Since a pickup of just one seat in November would give Republicans the majority, expect much of the pressure over the confirmation vote to be focused on Democrats defending battleground seats. According to Inside Elections with Nathan L. Gonzales, four of the five most vulnerable Senate seats up this year are held by Democrats: Mark Kelly of Arizona, Raphael Warnock of Georgia, Maggie Hassan of New Hampshire and Catherine Cortez Masto of Nevada.
The battle over Kavanaugh’s nomination in September 2018, which in the end focused on allegations that he sexually assaulted a woman when they were in high school, fired up Democratic base voters and may have helped boost the size of the party’s House takeover in 2018. But replacing liberal Anthony M. Kennedy with a conservative justice also helped fire up the GOP base, and Republicans that November added two seats to their Senate majority while ousting Democratic incumbents in Florida, Indiana, Missouri and North Dakota.
‘Walk the plank’
Republicans this year appear to be preparing to attack any Biden nominee as too liberal, and aim to punish Democratic senators for following the lead of Majority Leader Charles E. Schumer.
“I predict that Chuck Schumer and whoever is running the White House will force all Democrats to obey and walk the plank in support of a radical liberal with extremist views,” National Republican Senatorial Committee Chairman Rick Scott, R-Fla., said in a statement.
Missouri Sen. Josh Hawley — who, like Scott, flipped a Democratic seat in the wake of Kavanaugh’s confirmation — said on Twitter that Biden faces a choice of nominating “someone who loves America and believes in the Constitution” or “a woke activist.”
It’s possible, however, that Biden’s nominee could attract some Republican votes in the Senate, as some of his judicial nominations to date have. And Democrats are unlikely to get confirmation votes from moderate senators, especially West Virginia’s Joe Manchin III and Arizona’s Kyrsten Sinema, for any nominee that isn’t mainstream.

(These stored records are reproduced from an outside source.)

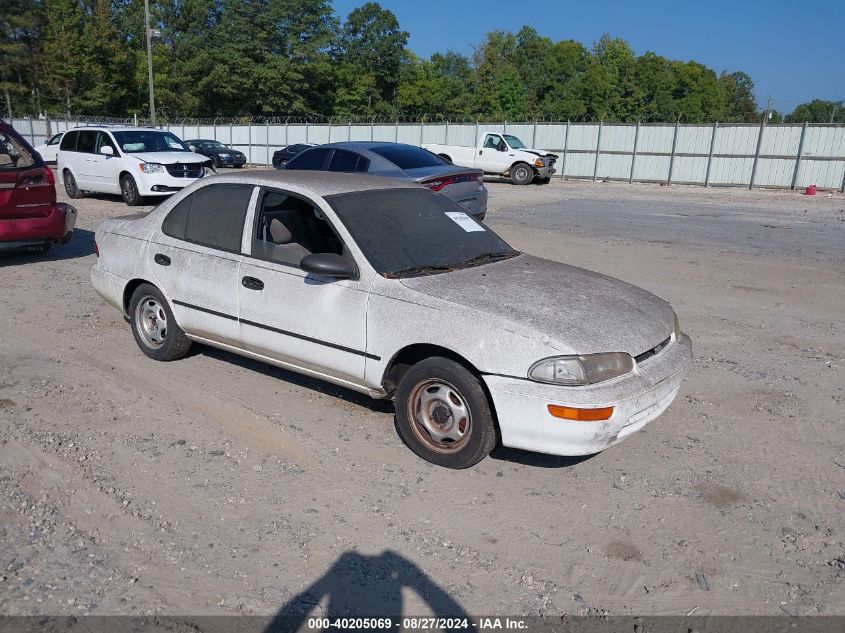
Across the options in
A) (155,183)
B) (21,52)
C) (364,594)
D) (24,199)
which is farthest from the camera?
(21,52)

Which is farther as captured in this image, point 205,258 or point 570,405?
point 205,258

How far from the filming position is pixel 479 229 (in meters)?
5.28

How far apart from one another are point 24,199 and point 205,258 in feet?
17.3

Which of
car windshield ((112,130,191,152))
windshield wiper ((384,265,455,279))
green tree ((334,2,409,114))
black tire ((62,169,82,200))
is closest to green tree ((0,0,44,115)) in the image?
green tree ((334,2,409,114))

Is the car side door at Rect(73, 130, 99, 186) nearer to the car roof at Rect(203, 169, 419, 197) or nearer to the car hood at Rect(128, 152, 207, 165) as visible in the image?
the car hood at Rect(128, 152, 207, 165)

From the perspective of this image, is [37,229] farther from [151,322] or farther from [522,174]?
[522,174]

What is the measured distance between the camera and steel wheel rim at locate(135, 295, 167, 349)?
18.7 feet

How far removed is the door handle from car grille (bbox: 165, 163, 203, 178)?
11.7 meters

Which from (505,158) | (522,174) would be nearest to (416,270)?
(522,174)

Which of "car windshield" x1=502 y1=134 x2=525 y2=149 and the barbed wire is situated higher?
the barbed wire

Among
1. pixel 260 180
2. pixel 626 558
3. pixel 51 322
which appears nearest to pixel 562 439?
pixel 626 558

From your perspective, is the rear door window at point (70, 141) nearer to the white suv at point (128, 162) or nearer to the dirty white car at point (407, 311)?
the white suv at point (128, 162)

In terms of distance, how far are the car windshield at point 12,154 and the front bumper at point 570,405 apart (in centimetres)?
793

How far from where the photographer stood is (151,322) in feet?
19.1
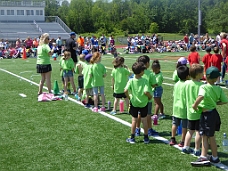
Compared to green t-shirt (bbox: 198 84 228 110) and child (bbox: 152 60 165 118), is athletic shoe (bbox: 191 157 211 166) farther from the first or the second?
child (bbox: 152 60 165 118)

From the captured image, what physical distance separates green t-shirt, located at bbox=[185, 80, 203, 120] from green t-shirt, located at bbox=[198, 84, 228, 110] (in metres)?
0.38

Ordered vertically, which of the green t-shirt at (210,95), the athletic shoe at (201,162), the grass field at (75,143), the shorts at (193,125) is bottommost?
the grass field at (75,143)

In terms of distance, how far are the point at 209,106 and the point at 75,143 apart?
2698 millimetres

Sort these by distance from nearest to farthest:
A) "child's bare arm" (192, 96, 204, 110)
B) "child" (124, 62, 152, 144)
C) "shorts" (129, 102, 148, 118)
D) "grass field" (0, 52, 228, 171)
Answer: "child's bare arm" (192, 96, 204, 110), "grass field" (0, 52, 228, 171), "child" (124, 62, 152, 144), "shorts" (129, 102, 148, 118)

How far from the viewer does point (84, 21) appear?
94688mm

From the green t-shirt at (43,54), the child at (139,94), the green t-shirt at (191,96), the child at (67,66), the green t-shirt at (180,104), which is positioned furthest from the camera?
the child at (67,66)

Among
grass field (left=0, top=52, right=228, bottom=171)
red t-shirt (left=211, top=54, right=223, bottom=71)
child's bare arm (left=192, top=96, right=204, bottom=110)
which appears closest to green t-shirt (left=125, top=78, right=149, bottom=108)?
grass field (left=0, top=52, right=228, bottom=171)

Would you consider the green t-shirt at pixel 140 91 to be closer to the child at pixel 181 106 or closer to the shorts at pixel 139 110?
the shorts at pixel 139 110

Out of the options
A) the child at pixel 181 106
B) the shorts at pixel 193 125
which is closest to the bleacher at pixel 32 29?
the child at pixel 181 106

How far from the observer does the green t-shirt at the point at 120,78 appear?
9.05 metres

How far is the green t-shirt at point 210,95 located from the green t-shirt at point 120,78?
360 centimetres

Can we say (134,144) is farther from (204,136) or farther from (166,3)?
(166,3)

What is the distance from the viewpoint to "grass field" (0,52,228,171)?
592 centimetres

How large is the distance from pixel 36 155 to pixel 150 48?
2982 centimetres
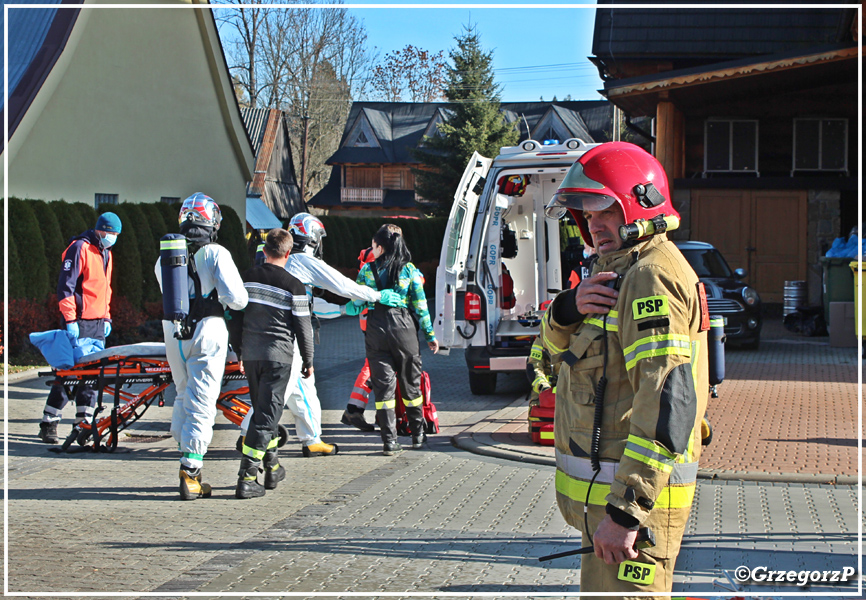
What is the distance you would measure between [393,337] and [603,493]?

“Republicans would be doing themselves a great disservice if they mounted a strong opposition to whomever this African American woman is going to be,” said Ross Baker, a Rutgers University political scientist who has written extensively about the Senate. “It would be a big political mistake. They don’t need to do that. This is not a crucial appointment in that it throws the Supreme Court out of balance.”
Strategists who spoke to CQ Roll Call said they would also be watching any incumbent Democrats who are faced with supporting positions of a nominee that could be at odds with their more conservative constituents’ views.
Timing is everything
Breyer’s decision may be coming early enough in the election cycle to potentially mute its impact on the midterms and remove almost any question about who will control the confirmation process.
Even in recent elections where confirmation fights were closer to Election Day, there was no “direct link” between the process and voters’ behavior, said Patrick Murray, director of the Monmouth University Polling Institute.
“It has an impact to the extent that it’s part of a larger narrative, but it’s not going to make or break any race,” Murray said. “It didn’t in 2018 and won’t in 2022.”
This report was corrected to accurately reflect Justice Stephen G. Breyer's name.
Niels Lesniewski contributed to this report.